--- SOURCE TEXT ---
Introduction: In pre-clinical studies, extended-release niacin has been shown to increase neurogenesis, synaptogenesis, and angiogenesis in a rat model of experimental middle cerebral artery (MCA) occlusion. Using this animal model, extended-release niacin has been shown to improve functional outcomes in rats when compared to placebo, beginning 24 hours after experimental stroke.
Methods: This was a phase IIa double-blind, randomized, placebo controlled study (Henry Ford Health System funded; clinicaltrials.gov NCT00796887). At a single site (Henry Ford Hospital, Detroit, MI), patients with ischemic stroke 3 to 7 days prior and NIHSS 4-20 were randomized to two doses of oral extended-release niacin (500 mg or 1000 mg daily) or placebo. Primary outcome measures were change in mRS or NIHSS from baseline to Week 24.
Results: There were 27 patients enrolled in this study. Ten patients were randomized to extended-release niacin 500 mg, 7 to 1000mg, and 10 to placebo. No significant differences were seen in baseline characteristics of enrolled patients. Significant increases in HDL-C were seen from baseline to 24 weeks among extended-release niacin treated patients (12.5 mg/dL, p=0.035), but not in placebo-treated patients (6.2 mg/dL, p=0.157). Mean improvement in NIHSS from baseline to 24 weeks of treatment was similar for both extended-release niacin and placebo treated patients (6.5 vs. 6.1, p=0.845). No differences were seen in functional outcome (mRS) at 24 weeks between extended-release niacin and placebo treated patients (2.1 vs. 2.0, p=0.860). There were a total of 40 AEs, with 27 in the extended-release niacin group and 10 in the placebo group. For these AEs, no clear interaction with treatment group could be confirmed.
Conclusions: Extended-release niacin administered for 24 weeks starting between 3 and 7 days after ischemic stroke demonstrated no improvement in functional outcome as compared to placebo. Extended-release niacin was overall well tolerated. Although this small exploratory study did not identify a signal for potential efficacy, useful sample size estimates were gleaned. Any future clinical investigations may benefit from the collection of additional clinical measures of motor or gait function to differentiate treatment effects.
--- THE DATA ---
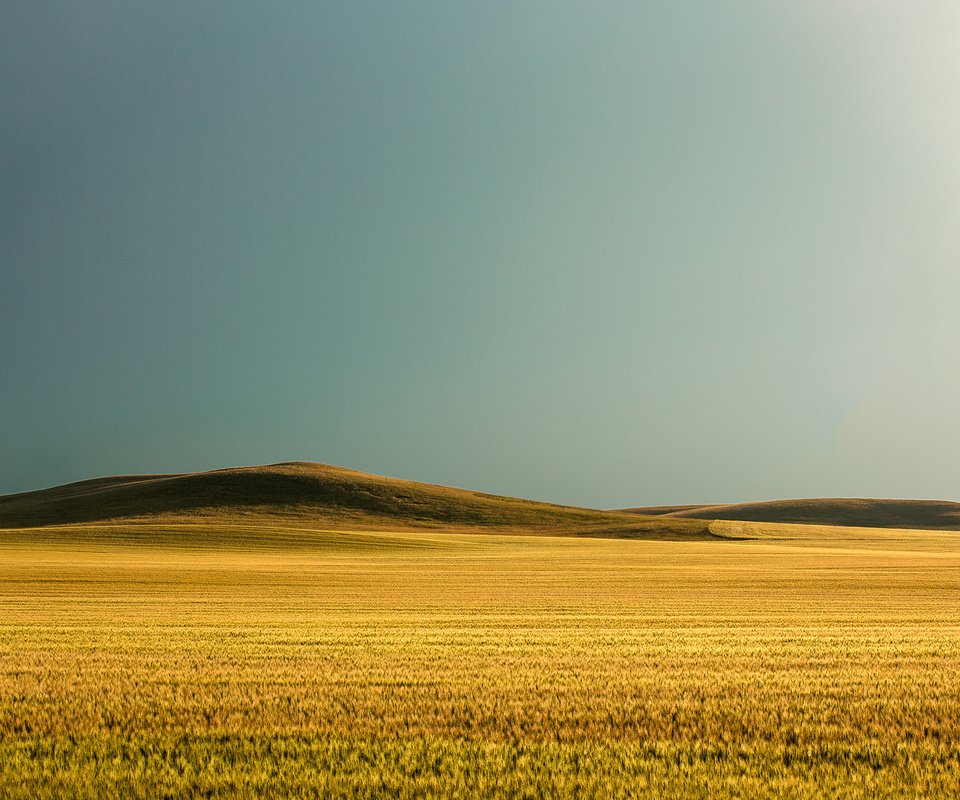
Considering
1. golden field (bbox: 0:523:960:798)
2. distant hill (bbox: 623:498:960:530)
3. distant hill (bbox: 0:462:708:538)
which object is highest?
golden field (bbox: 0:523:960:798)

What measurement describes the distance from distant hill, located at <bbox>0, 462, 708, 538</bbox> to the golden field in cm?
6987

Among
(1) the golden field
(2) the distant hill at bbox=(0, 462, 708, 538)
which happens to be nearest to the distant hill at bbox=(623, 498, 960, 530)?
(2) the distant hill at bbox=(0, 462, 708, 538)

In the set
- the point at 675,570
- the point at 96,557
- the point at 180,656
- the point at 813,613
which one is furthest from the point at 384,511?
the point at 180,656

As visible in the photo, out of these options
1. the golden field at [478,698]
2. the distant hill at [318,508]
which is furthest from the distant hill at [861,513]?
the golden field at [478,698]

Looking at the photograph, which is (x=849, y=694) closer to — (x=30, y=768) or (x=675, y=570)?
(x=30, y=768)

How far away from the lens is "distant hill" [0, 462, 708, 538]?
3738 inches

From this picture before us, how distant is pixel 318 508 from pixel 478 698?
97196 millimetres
---
--- THE DATA ---
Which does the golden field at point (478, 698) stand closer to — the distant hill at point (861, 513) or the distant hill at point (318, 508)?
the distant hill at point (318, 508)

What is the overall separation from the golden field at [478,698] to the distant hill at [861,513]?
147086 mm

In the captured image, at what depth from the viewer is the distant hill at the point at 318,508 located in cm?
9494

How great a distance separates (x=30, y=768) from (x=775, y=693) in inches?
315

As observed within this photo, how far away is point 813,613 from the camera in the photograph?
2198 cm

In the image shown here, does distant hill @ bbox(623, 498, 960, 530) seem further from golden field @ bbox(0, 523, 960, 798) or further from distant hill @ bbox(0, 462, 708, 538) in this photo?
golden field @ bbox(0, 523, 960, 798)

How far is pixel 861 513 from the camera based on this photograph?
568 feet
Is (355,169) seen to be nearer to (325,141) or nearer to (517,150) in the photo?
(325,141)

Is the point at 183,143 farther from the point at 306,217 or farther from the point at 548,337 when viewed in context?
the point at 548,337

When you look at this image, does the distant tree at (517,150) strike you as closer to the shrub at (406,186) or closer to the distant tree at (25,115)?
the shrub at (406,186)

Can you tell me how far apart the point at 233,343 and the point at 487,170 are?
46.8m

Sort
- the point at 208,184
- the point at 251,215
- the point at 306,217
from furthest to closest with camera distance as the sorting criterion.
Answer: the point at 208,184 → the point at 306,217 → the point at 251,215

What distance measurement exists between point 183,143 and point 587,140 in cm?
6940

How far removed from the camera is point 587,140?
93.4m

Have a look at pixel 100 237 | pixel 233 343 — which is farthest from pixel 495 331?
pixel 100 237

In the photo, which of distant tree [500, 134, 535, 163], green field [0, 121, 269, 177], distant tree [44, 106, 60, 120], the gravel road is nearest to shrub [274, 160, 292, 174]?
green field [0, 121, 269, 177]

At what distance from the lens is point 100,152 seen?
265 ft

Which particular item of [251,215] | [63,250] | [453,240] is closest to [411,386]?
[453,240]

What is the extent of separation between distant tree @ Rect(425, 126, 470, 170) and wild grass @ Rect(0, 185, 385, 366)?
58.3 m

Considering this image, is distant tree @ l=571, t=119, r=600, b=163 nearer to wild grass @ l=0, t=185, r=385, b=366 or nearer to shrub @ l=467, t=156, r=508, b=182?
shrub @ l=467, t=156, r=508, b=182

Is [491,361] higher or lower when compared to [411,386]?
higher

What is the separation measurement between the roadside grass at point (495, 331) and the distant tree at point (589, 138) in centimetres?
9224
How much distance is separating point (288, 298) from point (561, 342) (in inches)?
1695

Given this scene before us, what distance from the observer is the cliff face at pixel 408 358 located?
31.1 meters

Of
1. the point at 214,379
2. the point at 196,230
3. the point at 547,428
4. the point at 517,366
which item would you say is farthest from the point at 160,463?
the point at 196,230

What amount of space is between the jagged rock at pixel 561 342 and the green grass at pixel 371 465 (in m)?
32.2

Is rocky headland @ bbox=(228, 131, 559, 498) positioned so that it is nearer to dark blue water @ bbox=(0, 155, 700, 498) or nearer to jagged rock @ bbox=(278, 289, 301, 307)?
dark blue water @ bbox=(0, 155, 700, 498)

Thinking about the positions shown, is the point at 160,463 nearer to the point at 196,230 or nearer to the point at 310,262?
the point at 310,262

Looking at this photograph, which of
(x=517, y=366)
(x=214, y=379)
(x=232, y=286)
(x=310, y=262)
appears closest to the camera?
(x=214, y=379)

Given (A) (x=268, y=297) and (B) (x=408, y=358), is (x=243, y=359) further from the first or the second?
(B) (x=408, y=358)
---
▸ **PROBLEM STATEMENT**
Reproduce word for word the part of the niacin stroke abstract above between "Methods: This was" and "to Week 24.", inclusive.

▸ **REPLY TO THE TASK**
Methods: This was a phase IIa double-blind, randomized, placebo controlled study (Henry Ford Health System funded; clinicaltrials.gov NCT00796887). At a single site (Henry Ford Hospital, Detroit, MI), patients with ischemic stroke 3 to 7 days prior and NIHSS 4-20 were randomized to two doses of oral extended-release niacin (500 mg or 1000 mg daily) or placebo. Primary outcome measures were change in mRS or NIHSS from baseline to Week 24.